• **The problem**: In the passage about oil shipments out of Burrard Inlet, what do smaller spills from ordinary tanker traffic cause problems for?

• **Text passage**:
══════════════════════════════

People are also concerned about what happens when that oil is transported out of Burrard Inlet. They have seen what happens when there is a spill in our local harbour in Burrard Inlet. They saw that after the pipeline accident where a lot of that oil that spewed from the pipeline when it was broken ended up in the harbour, in Burrard Inlet. They saw the damage that caused. They have seen smaller oil spills resulting from ordinary tanker traffic in and out of the harbour, which has caused problems for wildlife and problems for recreational use around the harbour area. They have seen the kinds of issues that arise and the kinds of problems that we have with managing the industry that we have now.

People are not taking a ridiculous position on this. They realize that they still use those products. They realize that jobs are part of all of this, so they know it is not necessarily an easy solution on the south coast where we demand these products, where we need these jobs, but they believe that there are alternatives to further expanding the tar sands, to further expanding and enabling the use of fossil fuels. They want a government that hears them on that. They do not have that now. They do not have a government that listens to them when it comes to their concerns, the overwhelming concerns of British Columbians, about tanker traffic on the north coast and their concerns about how that existing traffic is managed on the south coast.

══════════════════════════════

• **Dataset extract**:
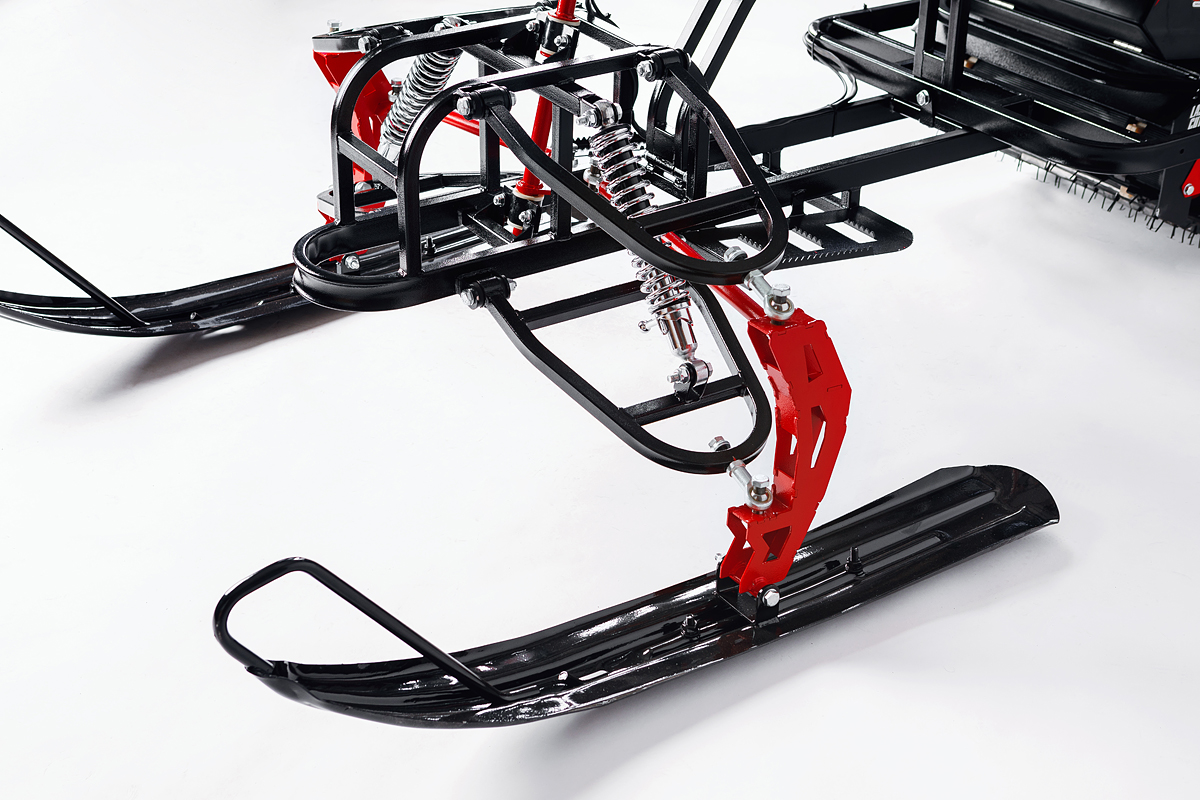 Лыжный модуль IKUDZO TERRAIN с подогревом ручек металлические лыжи в Люберцах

══════════════════════════════

• **Response to the task**: Wildlife and recreational use.